It can be argued that the smallish Pittsburgh-born, Philadelphia-based fighter’s absence from the rankings owes more to injuries and inactivity than to a steep dropoff in performance. Oh, sure, Chambers was losing big on the scorecards when the younger of boxing’s dominant Klitschko brothers took him out with a crushing shot only five seconds before the final bell of their March 20, 2010, title bout in Dusseldorf, Germany, but Wladimir and older sibling Vitali, the WBC heavyweight champ, have sent any number of opponents to lullaby land during a shared reign that has continued nearly unabated since Lennox Lewis retired in 2003.

Several of the Klitschkos’ victims still carry world rankings from one or more of the sanctioning bodies, so the logical conclusion can only be that Chambers – who is still held in high regard by Emanuel Steward, Wladimir’s Hall of Fame trainer – is unranked solely because he has fought just once since being stopped by Wlad, that being a one-sided, unanimous decision over Derric Rossy on Feb. 11, 2011.

━━━━━━

— Work instructions —
[a] Return the span of the passage on Chambers's ranking starting at "Several of the" and ending at "Feb. 11, 2011.".
[b] Answer these questions using the passage on Chambers's ranking:
(i) On what date was the Dusseldorf title bout against Wladimir Klitschko held?
(ii) Who is named as Wladimir's Hall of Fame trainer?
(iii) In what year did Lennox Lewis retire?
[c] Write what comes next in the passage on Chambers's ranking, picking up after its final sentence.

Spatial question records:
━━━━━━

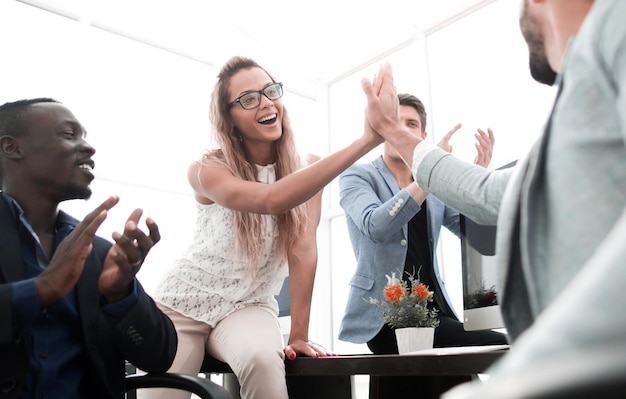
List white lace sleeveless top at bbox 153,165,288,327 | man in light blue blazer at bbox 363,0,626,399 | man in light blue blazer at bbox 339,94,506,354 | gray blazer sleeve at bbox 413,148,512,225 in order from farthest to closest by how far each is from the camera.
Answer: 1. man in light blue blazer at bbox 339,94,506,354
2. white lace sleeveless top at bbox 153,165,288,327
3. gray blazer sleeve at bbox 413,148,512,225
4. man in light blue blazer at bbox 363,0,626,399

━━━━━━

— The answers —
[a]
Several of the Klitschkos’ victims still carry world rankings from one or more of the sanctioning bodies, so the logical conclusion can only be that Chambers – who is still held in high regard by Emanuel Steward, Wladimir’s Hall of Fame trainer – is unranked solely because he has fought just once since being stopped by Wlad, that being a one-sided, unanimous decision over Derric Rossy on Feb. 11, 2011.

[b]
(i) March 20, 2010
(ii) Emanuel Steward
(iii) 2003

[c]
“Eddie is small, but his speed and balance are unbelievable,” Steward said last October, days before another cancellation of a Chambers fight due to injury. “The one time I had Evander Holyfield for his three fights with Riddick Bowe, he won by getting in and getting out, instead of trying to take Bowe head-on. I see a lot of those qualities in Eddie.”

Are those qualities still present in someone who has had only one fight in 27 months? Is Chambers, at 30, now to be considered damaged goods and on the downhill side of a career that never quite reached elite status? Is he capable of returning to a level of prominence as swiftly as he fell from it?

Those and other questions will be answered on Saturday night, when Chambers (36-2, 18 KOs) takes on Tomasz Adamek (45-2, 28 KOs) in a scheduled 12-rounder to be televised by the NBC Sports Network from the Prudential Center in Newark, N.J.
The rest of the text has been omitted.